Privacy As a Sword Instead of a Shield

The Women's Shelter is extremely overcrowded.  There are way too many people in that building with as many as 60 people sleeping on the floor every night.  They are sleeping in the kitchen, dining room, quiet room and all over the basement.  There are elderly women sleeping in chairs.  There are women in wheel chairs sleeping on the floor on a regular basis.  There are women with walkers who are barely mobile.  If there was a fire, there is no way for all the women to get out of the building.

Joe Pagonakis did a series of stories about the overcrowded conditions.  He was not allowed to visit the shelter, but obtained pictures from inside the shelter.  He was also able to get an elected official admit that they did not know something under their control.  The County is the main funder of the shelter, and so every County official should know what is going on over there.   Councilwoman Yvonne Conwell said that she had no idea the shelter was so overcrowded, but she would check on the situation.  We are still waiting for her to see the facility after two weeks.

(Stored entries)
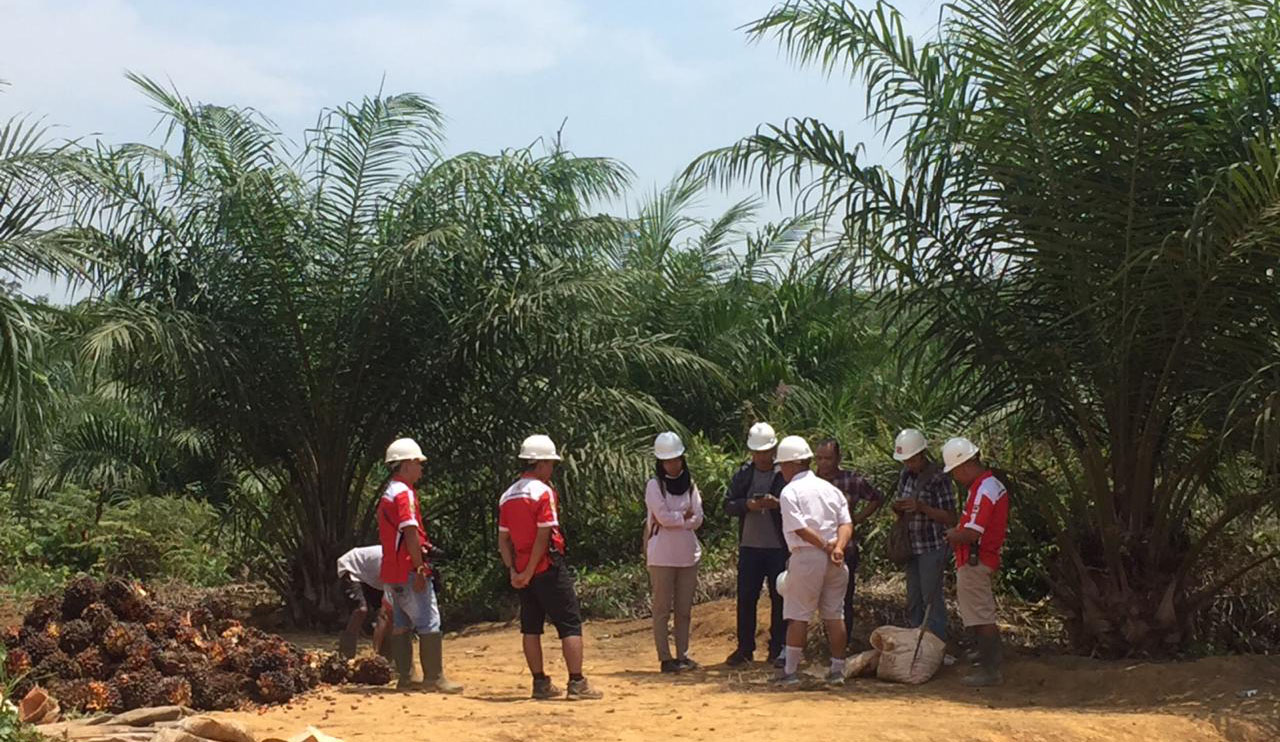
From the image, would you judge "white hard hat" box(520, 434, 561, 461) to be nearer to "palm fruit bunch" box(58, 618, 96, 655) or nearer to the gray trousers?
the gray trousers

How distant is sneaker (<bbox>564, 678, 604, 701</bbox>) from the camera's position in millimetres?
9312

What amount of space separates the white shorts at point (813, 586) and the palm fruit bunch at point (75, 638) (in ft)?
13.7

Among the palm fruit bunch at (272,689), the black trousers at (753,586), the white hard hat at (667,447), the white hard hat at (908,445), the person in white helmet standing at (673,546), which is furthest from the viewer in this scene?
the black trousers at (753,586)

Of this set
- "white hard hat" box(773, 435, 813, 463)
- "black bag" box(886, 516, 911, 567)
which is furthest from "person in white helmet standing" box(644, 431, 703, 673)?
"black bag" box(886, 516, 911, 567)

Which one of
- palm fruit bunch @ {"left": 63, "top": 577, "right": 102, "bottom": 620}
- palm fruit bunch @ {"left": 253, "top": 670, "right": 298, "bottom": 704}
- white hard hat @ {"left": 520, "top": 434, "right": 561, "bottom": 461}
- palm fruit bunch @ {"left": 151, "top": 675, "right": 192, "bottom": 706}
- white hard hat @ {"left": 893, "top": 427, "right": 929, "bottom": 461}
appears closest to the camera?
palm fruit bunch @ {"left": 151, "top": 675, "right": 192, "bottom": 706}

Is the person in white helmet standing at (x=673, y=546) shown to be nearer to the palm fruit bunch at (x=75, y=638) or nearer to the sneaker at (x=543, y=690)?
the sneaker at (x=543, y=690)

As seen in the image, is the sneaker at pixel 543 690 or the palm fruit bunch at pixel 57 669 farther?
the sneaker at pixel 543 690

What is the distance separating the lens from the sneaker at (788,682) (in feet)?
32.0

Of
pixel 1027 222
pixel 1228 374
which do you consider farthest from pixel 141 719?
pixel 1228 374

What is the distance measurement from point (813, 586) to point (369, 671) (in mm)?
2789

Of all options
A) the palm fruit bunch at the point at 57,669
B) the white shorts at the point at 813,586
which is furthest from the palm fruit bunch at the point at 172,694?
the white shorts at the point at 813,586

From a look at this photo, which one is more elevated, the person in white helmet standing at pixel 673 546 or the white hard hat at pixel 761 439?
the white hard hat at pixel 761 439

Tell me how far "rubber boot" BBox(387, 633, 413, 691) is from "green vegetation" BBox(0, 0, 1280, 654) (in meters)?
2.59

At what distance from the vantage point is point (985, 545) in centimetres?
966
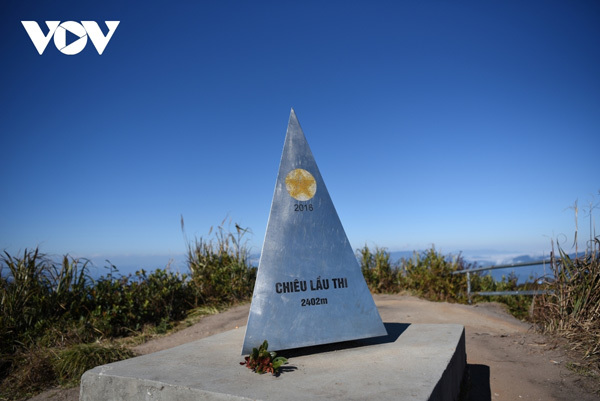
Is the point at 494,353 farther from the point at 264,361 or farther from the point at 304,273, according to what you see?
the point at 264,361

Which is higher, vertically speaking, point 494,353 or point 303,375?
point 303,375

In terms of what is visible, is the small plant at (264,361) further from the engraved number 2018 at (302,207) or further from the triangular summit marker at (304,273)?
the engraved number 2018 at (302,207)

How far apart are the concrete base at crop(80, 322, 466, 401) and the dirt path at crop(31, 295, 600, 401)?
0.56 metres

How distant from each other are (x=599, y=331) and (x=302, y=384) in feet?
11.8

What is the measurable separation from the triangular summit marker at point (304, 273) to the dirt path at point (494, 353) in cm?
145

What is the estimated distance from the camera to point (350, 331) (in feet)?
11.3

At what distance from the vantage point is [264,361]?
2.92 meters

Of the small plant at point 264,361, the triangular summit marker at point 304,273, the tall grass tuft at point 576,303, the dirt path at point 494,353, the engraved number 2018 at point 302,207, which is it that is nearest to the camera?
the small plant at point 264,361

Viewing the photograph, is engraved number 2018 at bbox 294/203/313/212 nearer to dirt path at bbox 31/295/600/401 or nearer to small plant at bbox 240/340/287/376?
small plant at bbox 240/340/287/376

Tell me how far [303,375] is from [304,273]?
828 mm

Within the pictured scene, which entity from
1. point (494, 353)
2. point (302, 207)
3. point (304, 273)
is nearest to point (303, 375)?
point (304, 273)

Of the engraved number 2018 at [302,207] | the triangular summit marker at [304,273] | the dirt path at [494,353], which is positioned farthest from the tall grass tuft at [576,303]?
the engraved number 2018 at [302,207]

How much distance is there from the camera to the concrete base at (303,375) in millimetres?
2484

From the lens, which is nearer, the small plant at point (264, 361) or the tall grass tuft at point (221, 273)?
the small plant at point (264, 361)
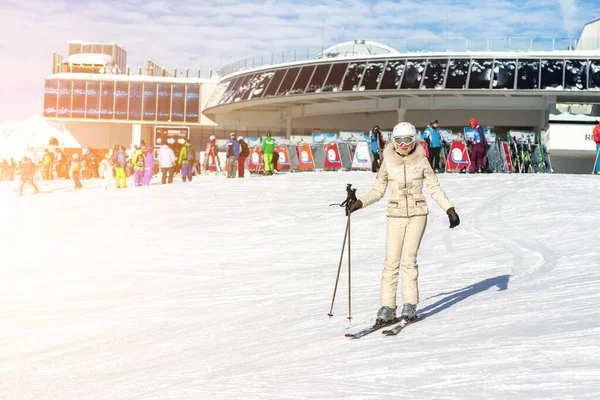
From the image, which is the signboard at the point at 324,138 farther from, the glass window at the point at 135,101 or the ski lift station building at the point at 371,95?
the glass window at the point at 135,101

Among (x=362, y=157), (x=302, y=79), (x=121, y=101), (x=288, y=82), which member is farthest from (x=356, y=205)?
(x=121, y=101)

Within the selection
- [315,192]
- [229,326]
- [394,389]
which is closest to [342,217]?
[315,192]

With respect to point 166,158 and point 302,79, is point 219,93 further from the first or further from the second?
point 166,158

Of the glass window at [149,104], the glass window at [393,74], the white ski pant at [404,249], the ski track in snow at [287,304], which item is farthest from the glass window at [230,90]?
the white ski pant at [404,249]

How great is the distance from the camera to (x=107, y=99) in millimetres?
64625

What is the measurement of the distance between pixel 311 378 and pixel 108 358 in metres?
2.00

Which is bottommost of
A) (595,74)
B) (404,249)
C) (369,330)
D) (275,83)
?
(369,330)

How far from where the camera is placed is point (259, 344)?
21.3 feet

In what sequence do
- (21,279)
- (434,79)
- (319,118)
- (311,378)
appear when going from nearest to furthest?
1. (311,378)
2. (21,279)
3. (434,79)
4. (319,118)

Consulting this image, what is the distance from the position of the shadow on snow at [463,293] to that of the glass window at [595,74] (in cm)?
3397

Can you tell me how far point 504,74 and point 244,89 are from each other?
16.8 m

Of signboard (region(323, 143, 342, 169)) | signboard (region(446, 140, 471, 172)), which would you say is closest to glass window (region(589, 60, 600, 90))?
signboard (region(446, 140, 471, 172))

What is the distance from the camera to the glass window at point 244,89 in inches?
1966

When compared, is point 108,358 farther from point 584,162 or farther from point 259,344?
point 584,162
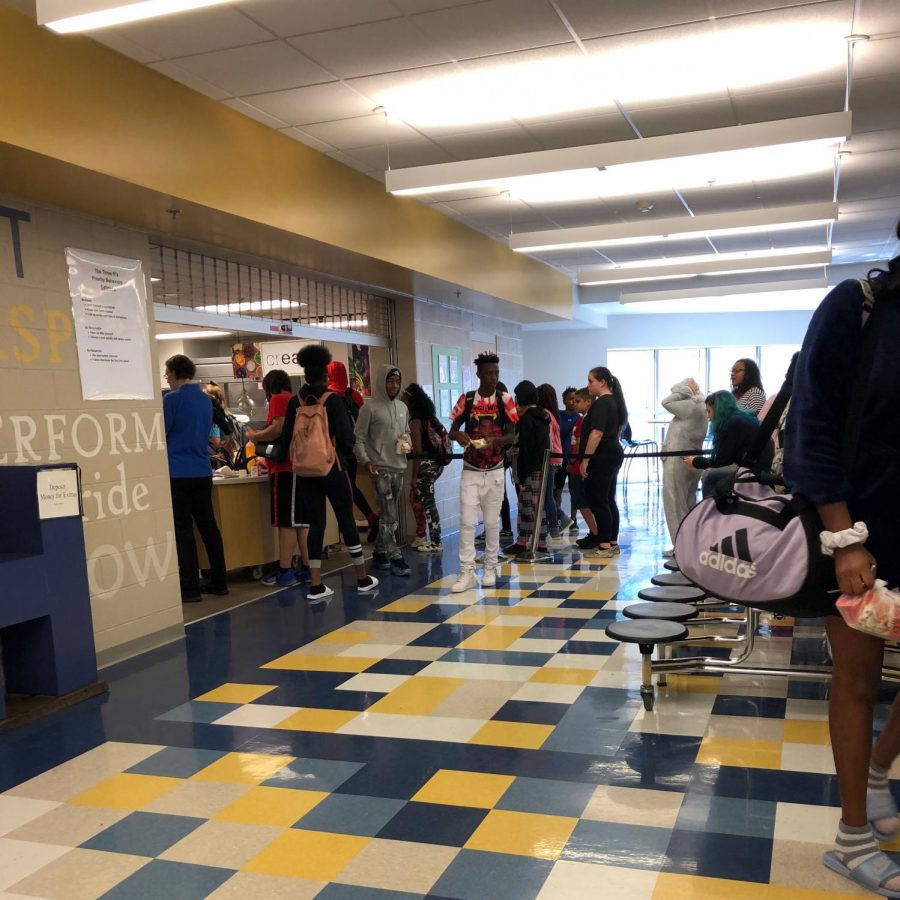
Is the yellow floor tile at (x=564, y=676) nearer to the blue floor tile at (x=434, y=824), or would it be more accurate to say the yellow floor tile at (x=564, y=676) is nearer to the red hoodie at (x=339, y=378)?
the blue floor tile at (x=434, y=824)

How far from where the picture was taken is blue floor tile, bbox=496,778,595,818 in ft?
8.61

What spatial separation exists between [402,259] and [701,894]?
5615 millimetres

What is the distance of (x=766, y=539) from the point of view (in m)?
→ 2.06

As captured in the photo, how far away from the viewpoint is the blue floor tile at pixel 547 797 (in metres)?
2.62

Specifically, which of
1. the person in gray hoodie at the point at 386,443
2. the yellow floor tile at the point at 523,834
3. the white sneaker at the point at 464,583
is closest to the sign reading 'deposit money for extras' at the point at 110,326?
the person in gray hoodie at the point at 386,443

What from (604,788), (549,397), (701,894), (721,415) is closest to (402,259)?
(549,397)

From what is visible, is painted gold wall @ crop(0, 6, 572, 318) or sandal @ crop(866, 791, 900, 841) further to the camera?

▸ WHAT YOU WILL DO
1 > Answer from the shelter post:
(a) Up to how many people sleep on the floor each night?
(b) Who is the main funder of the shelter?
(c) How long has the writer been waiting for the councilwoman to see the facility?
2 > Revise the shelter post starting at "The Women's Shelter" and ending at "of the building.", putting "canes" in place of "walkers".
3 > Turn the paragraph of the shelter post that begins "Joe Pagonakis did a series" into a short list of its main facts.
Rely only on the shelter post, not the stored entries.

▸ RESPONSES PER TASK
1 >
(a) As many as 60 people.
(b) The County.
(c) Two weeks.

2 >
The Women's Shelter is extremely overcrowded.  There are way too many people in that building with as many as 60 people sleeping on the floor every night.  They are sleeping in the kitchen, dining room, quiet room and all over the basement.  There are elderly women sleeping in chairs.  There are women in wheel chairs sleeping on the floor on a regular basis.  There are women with canes who are barely mobile.  If there was a fire, there is no way for all the women to get out of the building.

3 >
- Joe Pagonakis did a series of stories on the shelter's overcrowding.
- He was not allowed to visit but got pictures from inside.
- He got an elected official to admit not knowing about something under their control.
- The County is the shelter's main funder, so every County official should know what goes on there.
- Councilwoman Yvonne Conwell said she had no idea of the overcrowding and would check on it.
- After two weeks, she still has not seen the facility.